Delivery method and programme format
The four-week programme for up to 25 participants includes the following:
- Core course (14 sessions), team taught by experts, examining the impact on the world of a wide range of events (such as evolution, natural disasters, major wars, scientific discoveries, urbanisation and migration, international crises).
- Plenary sessions (12+) add to the core course, and offer the opportunity for the GSP group to interact with participants on other Summer School programmes. Talks are themed: Discovery and exploration (Ancient and Classical Worlds); Life at the Limits (Science); Revolutions (History); Connections and conflicts (Literature); Ideas and influence (Interdisciplinary). Many relate well to the IARU GSP theme: Our Changing World.
- Discussion sessions (seminars for the GSP group only) follow 8 or more of these plenary sessions.
- Four essays to be written (one per week) on subjects informed by core course attendance (relating to the theme: Our Changing World, interpreted through History, Literature and International Relations).
- Four Cambridge-style supervision sessions (each c1.5 hours) for 2-3 of students, during which your essays are reviewed and discussed.
- Weekly feedback sessions with the Programme Director and Coordinator.

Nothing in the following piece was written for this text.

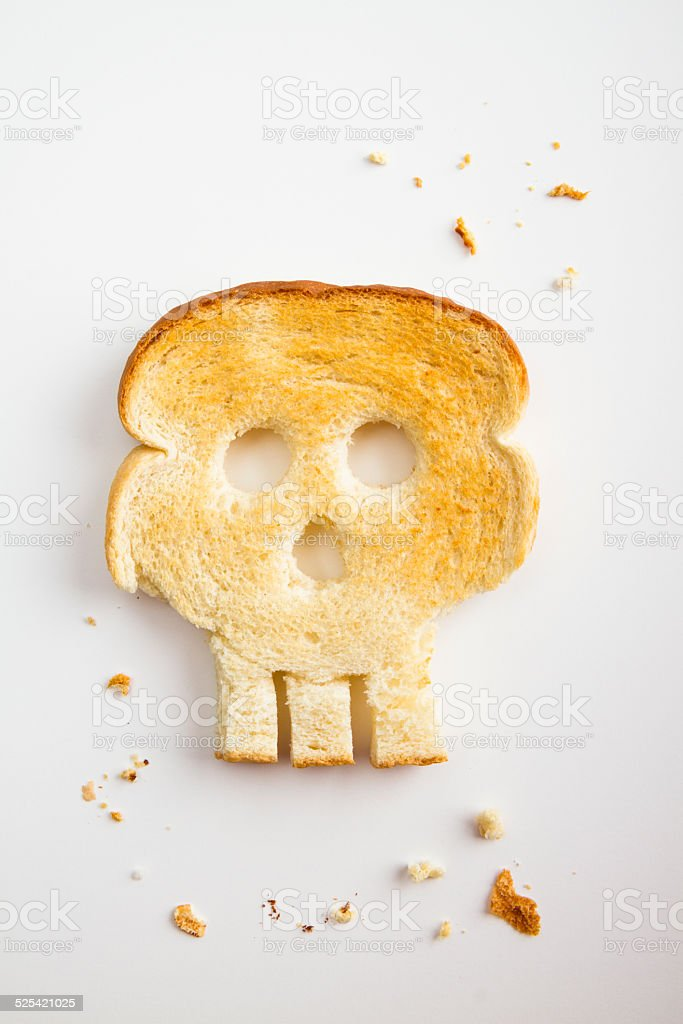 Toasted Bread Shaped Like Skull - Unhealthy Gluten Concept stock photo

- Self-study: In addition, students commit to research, reading and preparation time, to complete the weekly essays and submit these by 4pm each Wednesday. Research can be undertaken in the University Library (a Copyright Library) and there is also access to other faculty libraries.
This combination of self-directed research, course, lectures, discussions and supervisions will be both rigorous and intensive. The weekly meeting with the GSP Programme Director and Coordinator allows for further discussion and consolidation of the various elements of the programme.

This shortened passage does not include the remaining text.